#### Extracted text ####
The second-year biochemistry student remembers how when the 45-minute surgery was done, how she knew the child's life would be different. 

“It was amazing to know that in those 45 minutes, that kid’s life was going to be completely changed,” she said. “He was going to be able to go to school, get a job and get married and be a normal person in society, just because a doctor performed that surgery.”

For that week, she was at a hospital in sub-Sahara, surrounded by children that were outcast from society due to physical deformities and illnesses like Hydrocephalus, Clubfoot and Spina Bifida.

She spent her time there with CURE U, a program through which college students volunteer in international hospitals, evangelize and take medical mission trips in outlying villages.

Children are the focal point of CURE U and they were the focal point of Loszko’s trip. She worked intently with the children in the hospital to help treat their diseases and bring smiles to their faces.

“You’re here working and raising money for these kids hundreds and thousands of miles away,” Loszko said. “But when you go and you see their faces while you’re blowing up a balloon, it can lighten your day immensely.”

USC CURE members traveled to Zambia and Kenya over the summer to work in hospitals and help doctors treat children with physical deformities.

“These kids have been cast out of society their whole lives — they weren’t allowed to go to school, they weren’t allowed to hang out with friends or get a job because they looked different,” Loszko said. “With this surgery through CURE, their lives are completely changed.”

What she loved most about CURE was having an international reach, while she was still going to college in America. This year, the group is talking with a Ugandan hospital to keep in touch with hospitalized children they are raising money for.

“Knowing that we can be on a college campus and make an impact like that — it’s pretty cool,” Loszko said.

CURE also spreads Christianity in third-world countries. They speak to local children in villages about religion.

The first time the group showed up in a village, the children were so scared of them that they cried. After that week in that village, Loszko said, they were “best friends” with the kids and that they didn’t want them to leave.

“It definitely breaks you out of your little American bubble by seeing that these people are the poorest of the poor, but they are happier than we are here in America,” she said.

She said spreading her religion was so “eye-opening” because of the way the people responded to the message.

“As a Christian here, you’re so afraid to say something because there’s a risk of offending someone,” she said. “But there, they were clinging onto every word you said. It was totally encouraging as a Christian.”

Loszko said the reason that she loved CURE and raising money was because she got to be a part of something bigger than herself.

And that’s what she said inspires her.

“People on campus really want to become something that is bigger than themselves. People in college get so wrapped up in building their resumes, getting good grades, getting a good class schedule,” she said. “But becoming a part of something bigger than themselves that involves children thousands of miles away is really inspiring.”
#### Provided data ####
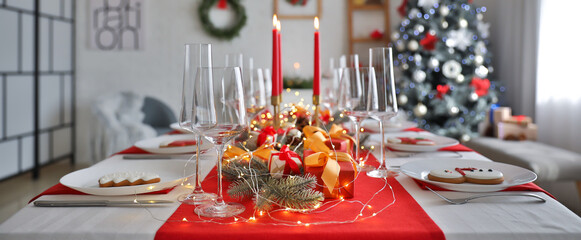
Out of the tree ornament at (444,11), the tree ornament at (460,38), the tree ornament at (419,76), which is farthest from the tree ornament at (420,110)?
the tree ornament at (444,11)

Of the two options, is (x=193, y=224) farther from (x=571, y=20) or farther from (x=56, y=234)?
(x=571, y=20)

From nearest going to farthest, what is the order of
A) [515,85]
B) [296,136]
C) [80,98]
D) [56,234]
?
1. [56,234]
2. [296,136]
3. [515,85]
4. [80,98]

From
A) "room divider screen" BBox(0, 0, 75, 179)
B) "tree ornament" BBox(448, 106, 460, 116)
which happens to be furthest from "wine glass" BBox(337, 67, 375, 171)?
"room divider screen" BBox(0, 0, 75, 179)

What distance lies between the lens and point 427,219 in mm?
903

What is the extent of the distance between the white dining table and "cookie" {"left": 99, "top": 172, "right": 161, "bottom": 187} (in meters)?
0.04

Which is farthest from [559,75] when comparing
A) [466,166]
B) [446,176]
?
[446,176]

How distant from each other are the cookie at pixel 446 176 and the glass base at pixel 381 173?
15 centimetres

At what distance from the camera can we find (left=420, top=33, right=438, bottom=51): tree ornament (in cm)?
426

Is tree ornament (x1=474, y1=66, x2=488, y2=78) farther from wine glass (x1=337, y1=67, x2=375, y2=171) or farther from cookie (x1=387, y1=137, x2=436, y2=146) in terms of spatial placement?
wine glass (x1=337, y1=67, x2=375, y2=171)

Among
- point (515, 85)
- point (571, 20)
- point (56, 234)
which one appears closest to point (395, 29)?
point (515, 85)

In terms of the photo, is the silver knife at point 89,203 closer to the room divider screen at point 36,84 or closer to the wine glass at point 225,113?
the wine glass at point 225,113

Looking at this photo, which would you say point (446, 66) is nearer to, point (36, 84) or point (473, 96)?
point (473, 96)

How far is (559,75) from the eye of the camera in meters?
3.97

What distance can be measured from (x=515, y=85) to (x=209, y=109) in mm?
4300
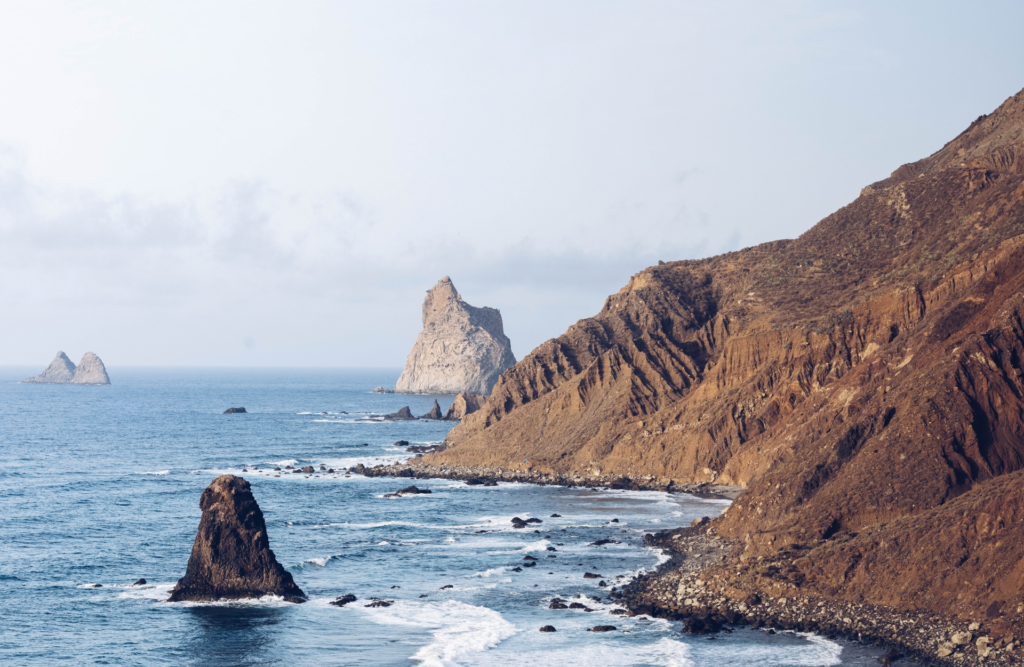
####
Using the text about CURE U above, answer each question.
(a) How long did the surgery described at the start last?
(b) To which two countries did USC CURE members travel over the summer?
(c) In which country is the hospital the group is talking with this year?

» **Response box**:
(a) 45 minutes
(b) Zambia and Kenya
(c) Uganda